In Warren, it was real.
On any other day, traffic volume there is significant. Less than 24 hours earlier hundreds gathered within bullet range to view a Veterans Day parade. This town was that close to exposing hordes of innocent bystanders to a hail of gunfire.
Over the years people in towns such as Warren grew detached from violence that is contained to certain low-income, mostly minority neighborhoods. On Sunday, Warren lost that containment. The players are drug-dealing thugs, some from Warren and some from Detroit, at war with each other. Their way of playing has now crept too dangerously close to law-abiders.
This afternoon, in the Sunrise Inn banquet room on East Market Street, residents, business owners, politicians and concerned citizens have a chance to start doing something about that. We're not sure what it is, but it has to be big. Hopefully, those attending Trumbull Neighborhood Partnership's public meeting at 3 p.m. to discuss crime and safety in Warren feel the same way.
We do know what doesn't work.
A police chief using about six months of accumulated time off before he retires in seven months doesn't work. A City Council president posing for media cameras more than leading his legislators toward important anti-crime decisions doesn't work. A city safety director working quietly, some would say silently, behind the scenes doesn't work. A mayor attending too many hand-shaking events rather than using a bullhorn to outline a crime fighting agenda doesn't work. All of these people should have, since Sunday morning, been louder and more visible than the presidential candidates were at the beginning of the month.
A business community pointing fingers at everybody above doesn't work. Complacency by residents doesn't work either.
The consequences of failure are almost unmentionable. We're talking about outsiders too frightened to visit Warren. People too scared to reside in Warren. Developers too rattled to locate in Warren.

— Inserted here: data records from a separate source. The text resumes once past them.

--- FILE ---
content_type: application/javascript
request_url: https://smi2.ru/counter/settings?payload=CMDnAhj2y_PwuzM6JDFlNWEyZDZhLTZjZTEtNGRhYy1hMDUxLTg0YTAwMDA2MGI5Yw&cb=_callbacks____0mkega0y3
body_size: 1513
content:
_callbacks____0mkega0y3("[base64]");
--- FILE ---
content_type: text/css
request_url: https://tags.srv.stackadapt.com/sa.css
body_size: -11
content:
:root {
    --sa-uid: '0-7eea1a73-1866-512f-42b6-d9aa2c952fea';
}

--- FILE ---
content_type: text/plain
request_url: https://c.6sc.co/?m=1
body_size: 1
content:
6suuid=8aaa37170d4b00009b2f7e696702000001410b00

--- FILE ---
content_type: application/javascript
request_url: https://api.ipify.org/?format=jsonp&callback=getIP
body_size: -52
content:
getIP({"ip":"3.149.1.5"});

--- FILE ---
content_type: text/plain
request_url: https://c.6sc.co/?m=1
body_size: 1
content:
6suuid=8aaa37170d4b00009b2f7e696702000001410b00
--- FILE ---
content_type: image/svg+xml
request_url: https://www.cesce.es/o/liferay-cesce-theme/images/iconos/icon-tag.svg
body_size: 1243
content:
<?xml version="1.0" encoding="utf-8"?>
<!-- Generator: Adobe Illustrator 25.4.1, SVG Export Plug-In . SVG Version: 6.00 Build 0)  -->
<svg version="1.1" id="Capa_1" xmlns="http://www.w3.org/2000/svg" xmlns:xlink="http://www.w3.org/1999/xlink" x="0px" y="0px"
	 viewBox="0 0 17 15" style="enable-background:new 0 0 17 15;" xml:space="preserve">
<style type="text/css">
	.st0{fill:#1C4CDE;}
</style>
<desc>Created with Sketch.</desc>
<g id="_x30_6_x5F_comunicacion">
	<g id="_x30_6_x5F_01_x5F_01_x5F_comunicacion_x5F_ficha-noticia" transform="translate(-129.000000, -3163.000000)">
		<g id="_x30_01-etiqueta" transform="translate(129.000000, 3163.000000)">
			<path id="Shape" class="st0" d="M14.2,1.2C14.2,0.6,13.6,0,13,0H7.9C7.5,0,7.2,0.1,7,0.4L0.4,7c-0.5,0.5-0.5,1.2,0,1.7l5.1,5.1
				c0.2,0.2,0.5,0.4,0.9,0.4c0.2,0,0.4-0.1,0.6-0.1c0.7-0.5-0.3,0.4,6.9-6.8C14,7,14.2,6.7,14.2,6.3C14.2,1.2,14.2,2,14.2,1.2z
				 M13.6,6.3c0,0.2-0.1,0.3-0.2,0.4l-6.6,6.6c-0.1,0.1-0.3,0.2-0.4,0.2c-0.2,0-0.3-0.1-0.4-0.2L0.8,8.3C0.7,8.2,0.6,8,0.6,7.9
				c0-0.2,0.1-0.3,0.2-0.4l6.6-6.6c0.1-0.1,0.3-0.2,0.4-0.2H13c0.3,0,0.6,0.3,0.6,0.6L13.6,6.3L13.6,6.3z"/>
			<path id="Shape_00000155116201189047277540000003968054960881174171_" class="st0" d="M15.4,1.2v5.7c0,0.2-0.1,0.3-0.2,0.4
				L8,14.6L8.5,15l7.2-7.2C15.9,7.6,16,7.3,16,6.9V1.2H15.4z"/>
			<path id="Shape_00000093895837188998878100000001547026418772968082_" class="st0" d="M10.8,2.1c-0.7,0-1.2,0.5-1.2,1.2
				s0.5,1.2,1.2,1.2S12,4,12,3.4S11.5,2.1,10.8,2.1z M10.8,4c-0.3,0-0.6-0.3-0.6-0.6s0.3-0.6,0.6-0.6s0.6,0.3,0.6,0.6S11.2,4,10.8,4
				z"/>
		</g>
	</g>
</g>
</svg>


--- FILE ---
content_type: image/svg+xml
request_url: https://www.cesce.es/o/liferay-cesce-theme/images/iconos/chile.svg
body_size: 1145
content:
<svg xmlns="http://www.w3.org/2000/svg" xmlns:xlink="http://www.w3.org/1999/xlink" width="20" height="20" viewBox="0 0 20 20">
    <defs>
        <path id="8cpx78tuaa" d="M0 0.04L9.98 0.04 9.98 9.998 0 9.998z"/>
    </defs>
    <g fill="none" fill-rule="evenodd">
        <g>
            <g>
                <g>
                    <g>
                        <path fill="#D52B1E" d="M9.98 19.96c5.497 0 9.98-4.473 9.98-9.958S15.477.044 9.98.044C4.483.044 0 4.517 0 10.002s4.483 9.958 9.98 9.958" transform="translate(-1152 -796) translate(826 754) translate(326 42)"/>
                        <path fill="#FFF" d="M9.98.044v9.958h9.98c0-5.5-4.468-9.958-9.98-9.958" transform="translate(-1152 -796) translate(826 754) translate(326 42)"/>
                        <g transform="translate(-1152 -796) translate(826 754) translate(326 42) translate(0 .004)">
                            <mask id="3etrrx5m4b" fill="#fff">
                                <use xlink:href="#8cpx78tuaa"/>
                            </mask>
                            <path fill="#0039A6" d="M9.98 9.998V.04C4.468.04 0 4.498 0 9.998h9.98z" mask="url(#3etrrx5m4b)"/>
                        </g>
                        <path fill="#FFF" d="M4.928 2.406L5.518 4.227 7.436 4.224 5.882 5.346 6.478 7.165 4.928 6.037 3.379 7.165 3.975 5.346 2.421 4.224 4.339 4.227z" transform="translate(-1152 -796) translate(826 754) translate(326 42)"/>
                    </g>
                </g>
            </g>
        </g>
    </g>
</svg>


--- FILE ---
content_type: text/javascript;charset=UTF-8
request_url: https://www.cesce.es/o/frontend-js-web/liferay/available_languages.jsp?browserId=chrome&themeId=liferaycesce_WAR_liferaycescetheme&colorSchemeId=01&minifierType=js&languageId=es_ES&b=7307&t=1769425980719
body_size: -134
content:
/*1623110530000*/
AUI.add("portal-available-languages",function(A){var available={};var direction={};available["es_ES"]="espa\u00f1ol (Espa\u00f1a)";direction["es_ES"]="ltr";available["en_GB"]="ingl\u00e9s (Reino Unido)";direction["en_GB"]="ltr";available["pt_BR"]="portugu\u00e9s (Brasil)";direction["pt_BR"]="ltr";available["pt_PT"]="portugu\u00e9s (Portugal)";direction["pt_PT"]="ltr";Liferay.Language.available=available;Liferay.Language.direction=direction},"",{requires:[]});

BP brought hundreds of jobs to the Chase Tower in downtown this year. It is looking for its own building. Undoubtedly, safe passage to and from the workplace for its employees will be of paramount concern.
The Tech Belt Energy Innovation Center made a landmark announcement on Thursday. Its ability to draw inventors, researchers and scientists to downtown will certainly rest, in part, on safety.
What happened Sunday is traumatic for the city. How it catalyzes on the incident could be equally fulfilling. Success should start today in a Sunrise Inn banquet room.